1940s Archive

Coast Calendar

Originally Published March 1947

Comes in with vast winds. The oaks roar loud on the bay, the elmssing high over the house all the night, the sun rolls out of the ocean like a golden oxcart wheel, and March comes in like the lion. A blizzard twilights the noon, but the clouds rip apart, and the arms of the climbing young sun come down with long light and handle the blinding jewels of the ice-bound islands on the sea.

The dish of the month is pigs' feet with dumplings. The women bring in the pig-trotters stiff with winter from the woodshed, they wash them well, sousing them in cold water to get out the frost. Then they cook them over a slow fire in the big iron kettle, till the feet grow tender, and they salt them to taste. When the meat is ready to fall from the bones, they throw into the kettle sliced onions and a clove of garlic. While these are seething, the women-folk run up the dumplings, taking two cups of sifted flour and a teaspoon of salt and pouring in water till the dough can be rolled out flat on the breadboard with the rolling pin. They cut the cloth of dough into rectangles that shrink away from the knife, douse the rectangles into the soup one by one, and keep them apart as they cook for fifteen minutes. Or if there is extra hard work for the menfolk outside, the women make dough-devils, instead of dumplings, and fill the pot to the cover with the exploding snowballs of flour.
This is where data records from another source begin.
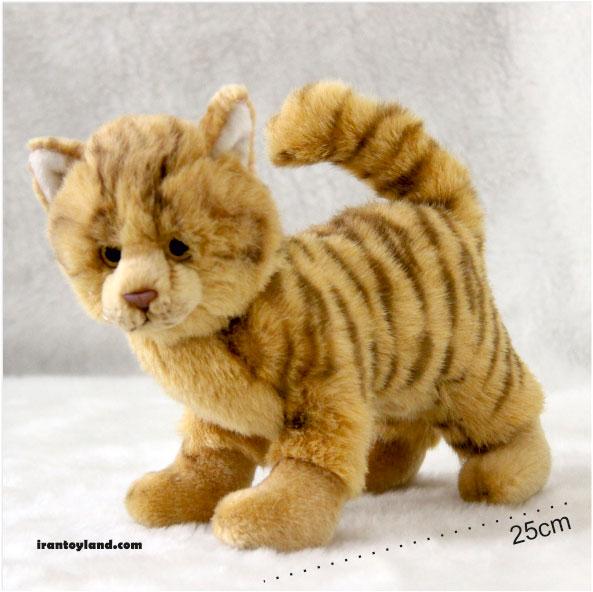 عروسک بچه گربه اروپایی
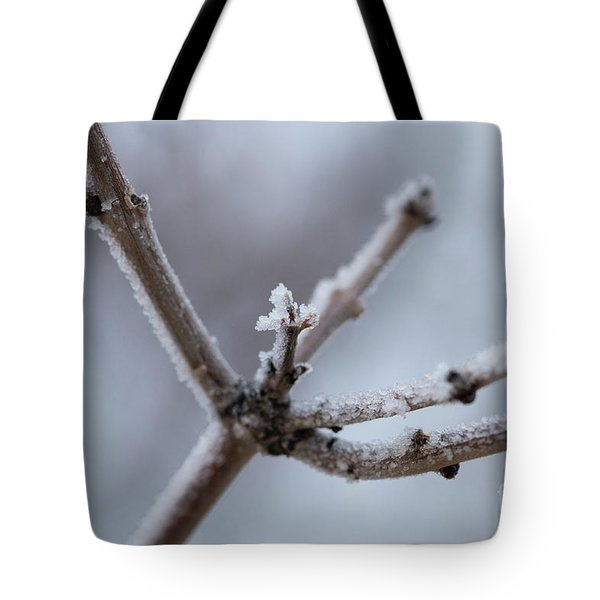 Tote Bag featuring the photograph Frosted Morning by Ana V Ramirez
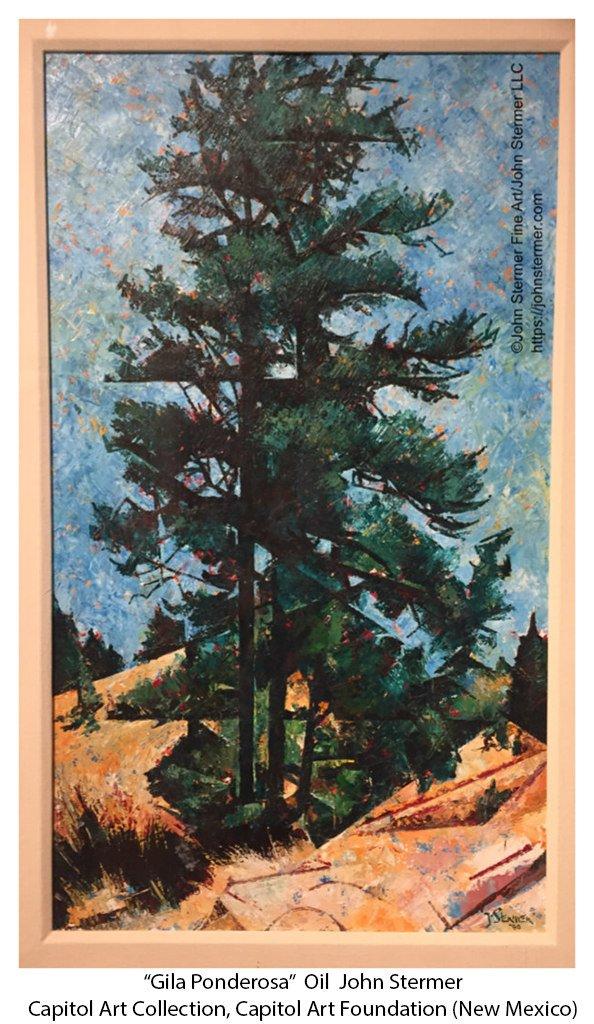Trees As Subject: Gila Ponderosa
Men watch the line of dark blue beyond the headlands like so many fish hawks. It is wider this morning than it was last evening. The wind shakes the pinewoods into a high dust of ground diamonds. The lobster traps pile up like ribbed martyrs in the snow. Nights are bleatings of new lambs, and under clouds of stars a man brings into lamp-light a weak thing with a thin cry. The little girls waken and see the new woolen baby nursing at the bottle on the hearth. They baby him in their arms, and he runs about the house on legs much too large for him.

The reach-boat has grown up over the windows in the tool shed, and the man talks to the boy through a wall of curved pine. Ledges towards the sun are showing like ribs, pussy willows star the twilight. The henhouse shakes with song, it rains eggs, and the roosters are in full cry with bronze, bristling necks. The price of eggs goes to the bottom, the wife's pitcher gets no new silver, and the men get eggs morning and noon and night. The snow of the year smokes with hen-droppings. The world rises two white feet in a night, and the big boy carries the small boy pig-a-back through the drifts.

Aries has his head down and butts against the world, and his fleece tufts with white every fence and stone wall. The young man walks ten snowy miles to say ten words to a girl three islands away. He risks his life on thinned ice, but counts it worth the risk. A snowdrift goes down a foot under one day of the sun. The hams are getting down to the small ends, and the smokehouse is empty racks and rafters. But there is a smell of ocean and the south in the air. The boys and girls go to school over the bay ice but carry their long poles by the middle now in case the footing should give way.